## RECORDS SHOWN
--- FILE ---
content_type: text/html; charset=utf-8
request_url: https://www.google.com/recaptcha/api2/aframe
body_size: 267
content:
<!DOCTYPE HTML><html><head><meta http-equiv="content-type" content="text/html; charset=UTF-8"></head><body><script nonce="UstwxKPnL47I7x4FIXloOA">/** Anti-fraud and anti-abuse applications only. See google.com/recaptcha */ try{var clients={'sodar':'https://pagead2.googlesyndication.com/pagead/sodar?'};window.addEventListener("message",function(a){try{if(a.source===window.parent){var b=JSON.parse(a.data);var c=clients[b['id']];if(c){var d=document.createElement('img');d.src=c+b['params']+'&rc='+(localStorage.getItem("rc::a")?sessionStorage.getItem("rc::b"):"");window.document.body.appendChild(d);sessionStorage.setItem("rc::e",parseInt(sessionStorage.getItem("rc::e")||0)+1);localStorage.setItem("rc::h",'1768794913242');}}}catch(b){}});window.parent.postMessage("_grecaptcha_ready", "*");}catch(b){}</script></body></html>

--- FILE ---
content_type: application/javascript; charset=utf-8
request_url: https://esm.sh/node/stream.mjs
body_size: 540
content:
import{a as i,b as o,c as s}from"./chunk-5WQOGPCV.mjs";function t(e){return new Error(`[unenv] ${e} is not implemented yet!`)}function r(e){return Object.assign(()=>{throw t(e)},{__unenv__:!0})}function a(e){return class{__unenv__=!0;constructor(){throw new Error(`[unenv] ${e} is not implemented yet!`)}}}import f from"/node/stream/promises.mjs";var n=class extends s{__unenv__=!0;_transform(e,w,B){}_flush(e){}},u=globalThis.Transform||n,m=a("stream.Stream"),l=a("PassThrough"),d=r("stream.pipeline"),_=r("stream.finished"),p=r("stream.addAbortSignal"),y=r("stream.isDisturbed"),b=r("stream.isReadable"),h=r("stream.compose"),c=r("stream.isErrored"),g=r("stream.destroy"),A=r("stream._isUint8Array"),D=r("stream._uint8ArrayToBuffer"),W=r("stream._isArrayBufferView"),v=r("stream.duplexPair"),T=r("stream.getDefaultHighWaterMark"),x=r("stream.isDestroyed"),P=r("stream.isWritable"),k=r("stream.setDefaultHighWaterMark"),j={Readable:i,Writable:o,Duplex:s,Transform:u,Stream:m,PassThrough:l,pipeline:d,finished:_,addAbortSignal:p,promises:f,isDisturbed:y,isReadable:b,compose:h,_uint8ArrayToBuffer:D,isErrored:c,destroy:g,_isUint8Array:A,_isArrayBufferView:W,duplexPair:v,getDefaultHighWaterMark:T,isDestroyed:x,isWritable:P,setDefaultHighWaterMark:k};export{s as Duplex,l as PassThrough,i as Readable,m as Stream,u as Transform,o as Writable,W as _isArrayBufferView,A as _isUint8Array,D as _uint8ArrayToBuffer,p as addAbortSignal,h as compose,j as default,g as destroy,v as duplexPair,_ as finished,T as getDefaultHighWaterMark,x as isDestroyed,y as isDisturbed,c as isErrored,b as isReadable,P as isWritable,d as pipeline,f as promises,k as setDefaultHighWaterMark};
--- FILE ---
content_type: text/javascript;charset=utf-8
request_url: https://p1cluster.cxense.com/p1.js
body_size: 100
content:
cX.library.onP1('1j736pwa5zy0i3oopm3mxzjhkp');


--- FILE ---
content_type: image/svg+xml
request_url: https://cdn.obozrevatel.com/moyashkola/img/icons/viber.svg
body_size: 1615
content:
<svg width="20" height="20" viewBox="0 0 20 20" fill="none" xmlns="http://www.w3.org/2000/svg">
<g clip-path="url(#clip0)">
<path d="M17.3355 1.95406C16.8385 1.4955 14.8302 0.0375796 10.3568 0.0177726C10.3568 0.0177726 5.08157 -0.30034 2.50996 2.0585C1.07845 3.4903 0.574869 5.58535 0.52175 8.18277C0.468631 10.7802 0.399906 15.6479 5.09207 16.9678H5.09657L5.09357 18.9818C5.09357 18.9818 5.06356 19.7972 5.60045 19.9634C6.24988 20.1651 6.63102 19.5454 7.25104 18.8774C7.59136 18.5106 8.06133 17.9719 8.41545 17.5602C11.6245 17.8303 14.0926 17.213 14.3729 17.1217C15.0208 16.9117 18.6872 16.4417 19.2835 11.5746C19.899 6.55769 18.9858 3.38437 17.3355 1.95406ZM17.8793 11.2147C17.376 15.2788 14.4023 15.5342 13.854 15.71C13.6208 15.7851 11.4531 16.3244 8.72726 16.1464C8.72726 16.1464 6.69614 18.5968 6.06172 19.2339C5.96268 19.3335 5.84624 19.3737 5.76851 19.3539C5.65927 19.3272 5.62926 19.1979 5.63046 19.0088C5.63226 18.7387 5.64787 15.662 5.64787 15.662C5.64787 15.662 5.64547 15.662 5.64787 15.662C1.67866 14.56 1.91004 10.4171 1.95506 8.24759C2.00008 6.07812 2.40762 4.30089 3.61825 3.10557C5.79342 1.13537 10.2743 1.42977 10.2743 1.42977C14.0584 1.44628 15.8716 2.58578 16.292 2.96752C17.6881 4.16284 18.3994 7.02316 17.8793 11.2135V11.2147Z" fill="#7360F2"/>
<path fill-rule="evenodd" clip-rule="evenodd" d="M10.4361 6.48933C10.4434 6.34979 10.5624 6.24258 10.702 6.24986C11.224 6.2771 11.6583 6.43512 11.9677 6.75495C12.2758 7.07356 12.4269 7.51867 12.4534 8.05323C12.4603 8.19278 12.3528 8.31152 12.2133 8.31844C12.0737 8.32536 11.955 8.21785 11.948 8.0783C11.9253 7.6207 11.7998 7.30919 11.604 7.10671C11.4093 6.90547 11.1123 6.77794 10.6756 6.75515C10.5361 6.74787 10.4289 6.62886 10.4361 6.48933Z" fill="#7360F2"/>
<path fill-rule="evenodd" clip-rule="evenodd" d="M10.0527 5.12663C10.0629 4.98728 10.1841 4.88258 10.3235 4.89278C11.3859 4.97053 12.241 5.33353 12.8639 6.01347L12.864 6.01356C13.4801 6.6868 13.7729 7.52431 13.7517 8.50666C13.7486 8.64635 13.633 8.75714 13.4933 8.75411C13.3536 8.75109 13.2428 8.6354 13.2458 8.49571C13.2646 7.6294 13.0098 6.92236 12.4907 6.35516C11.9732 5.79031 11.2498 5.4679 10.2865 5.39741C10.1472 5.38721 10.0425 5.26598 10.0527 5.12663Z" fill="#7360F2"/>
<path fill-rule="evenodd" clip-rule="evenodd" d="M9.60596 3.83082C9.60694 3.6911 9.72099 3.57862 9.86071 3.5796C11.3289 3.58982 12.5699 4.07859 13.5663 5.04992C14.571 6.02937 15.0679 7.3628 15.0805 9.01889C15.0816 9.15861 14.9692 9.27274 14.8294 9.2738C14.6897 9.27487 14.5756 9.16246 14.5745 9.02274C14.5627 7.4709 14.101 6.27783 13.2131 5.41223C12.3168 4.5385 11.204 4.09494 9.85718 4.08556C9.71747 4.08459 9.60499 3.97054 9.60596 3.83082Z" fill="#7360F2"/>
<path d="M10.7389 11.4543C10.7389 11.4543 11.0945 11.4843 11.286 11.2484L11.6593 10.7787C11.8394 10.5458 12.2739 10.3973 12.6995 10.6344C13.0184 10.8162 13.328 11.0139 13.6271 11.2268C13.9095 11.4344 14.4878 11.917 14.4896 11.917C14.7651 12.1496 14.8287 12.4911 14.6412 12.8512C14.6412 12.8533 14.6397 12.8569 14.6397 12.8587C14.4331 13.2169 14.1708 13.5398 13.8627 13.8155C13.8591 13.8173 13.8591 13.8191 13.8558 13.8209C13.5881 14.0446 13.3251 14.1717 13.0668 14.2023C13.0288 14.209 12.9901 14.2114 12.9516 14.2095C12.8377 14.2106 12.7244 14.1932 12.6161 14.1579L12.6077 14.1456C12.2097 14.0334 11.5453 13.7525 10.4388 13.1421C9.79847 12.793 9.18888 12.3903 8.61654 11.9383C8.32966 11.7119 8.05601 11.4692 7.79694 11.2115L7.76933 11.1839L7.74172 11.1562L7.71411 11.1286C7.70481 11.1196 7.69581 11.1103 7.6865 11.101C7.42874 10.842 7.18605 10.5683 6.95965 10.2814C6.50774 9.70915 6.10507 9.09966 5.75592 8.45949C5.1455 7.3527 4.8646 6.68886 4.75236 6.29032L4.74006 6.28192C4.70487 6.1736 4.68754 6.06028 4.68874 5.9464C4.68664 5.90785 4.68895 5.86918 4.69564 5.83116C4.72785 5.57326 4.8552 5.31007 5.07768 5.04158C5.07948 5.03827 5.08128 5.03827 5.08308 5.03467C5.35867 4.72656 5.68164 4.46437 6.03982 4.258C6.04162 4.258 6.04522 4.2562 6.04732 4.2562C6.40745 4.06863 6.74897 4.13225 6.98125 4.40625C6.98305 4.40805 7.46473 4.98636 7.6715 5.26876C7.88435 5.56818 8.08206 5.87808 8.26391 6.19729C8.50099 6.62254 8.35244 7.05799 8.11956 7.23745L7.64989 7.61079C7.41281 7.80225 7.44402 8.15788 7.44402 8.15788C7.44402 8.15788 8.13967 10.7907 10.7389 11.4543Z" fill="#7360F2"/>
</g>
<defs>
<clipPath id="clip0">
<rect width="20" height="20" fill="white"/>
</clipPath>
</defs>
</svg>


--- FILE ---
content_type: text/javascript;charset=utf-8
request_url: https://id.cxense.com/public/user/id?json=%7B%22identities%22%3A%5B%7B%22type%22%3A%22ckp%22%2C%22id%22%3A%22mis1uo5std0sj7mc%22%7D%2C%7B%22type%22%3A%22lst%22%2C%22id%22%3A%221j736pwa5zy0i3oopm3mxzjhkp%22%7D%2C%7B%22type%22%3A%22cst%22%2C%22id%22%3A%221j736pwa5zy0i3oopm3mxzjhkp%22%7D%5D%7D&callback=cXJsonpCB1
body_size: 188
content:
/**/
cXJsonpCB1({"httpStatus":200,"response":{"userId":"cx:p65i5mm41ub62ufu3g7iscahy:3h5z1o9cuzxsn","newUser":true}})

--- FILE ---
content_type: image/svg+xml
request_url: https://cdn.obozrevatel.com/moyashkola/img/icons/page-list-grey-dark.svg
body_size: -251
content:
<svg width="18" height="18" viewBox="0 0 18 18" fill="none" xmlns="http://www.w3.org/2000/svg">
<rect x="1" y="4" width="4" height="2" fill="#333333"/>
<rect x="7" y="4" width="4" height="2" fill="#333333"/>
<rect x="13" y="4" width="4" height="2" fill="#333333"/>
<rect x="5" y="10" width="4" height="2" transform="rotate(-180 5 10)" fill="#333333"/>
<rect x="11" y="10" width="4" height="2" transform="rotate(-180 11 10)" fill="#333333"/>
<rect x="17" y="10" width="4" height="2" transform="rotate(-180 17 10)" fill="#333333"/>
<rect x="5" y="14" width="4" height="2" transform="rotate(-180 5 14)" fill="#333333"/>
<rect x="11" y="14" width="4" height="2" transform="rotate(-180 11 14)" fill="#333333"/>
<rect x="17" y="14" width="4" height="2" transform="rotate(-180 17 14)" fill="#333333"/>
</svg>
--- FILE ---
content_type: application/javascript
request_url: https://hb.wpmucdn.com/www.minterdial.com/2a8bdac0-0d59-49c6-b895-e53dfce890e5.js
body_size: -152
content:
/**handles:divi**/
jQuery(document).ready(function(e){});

## TASK PROMPT
Could you state the number of lines above in which the word "viewBox" appears? Give that number by itself.

## SOLUTION TO THE PROBLEM
2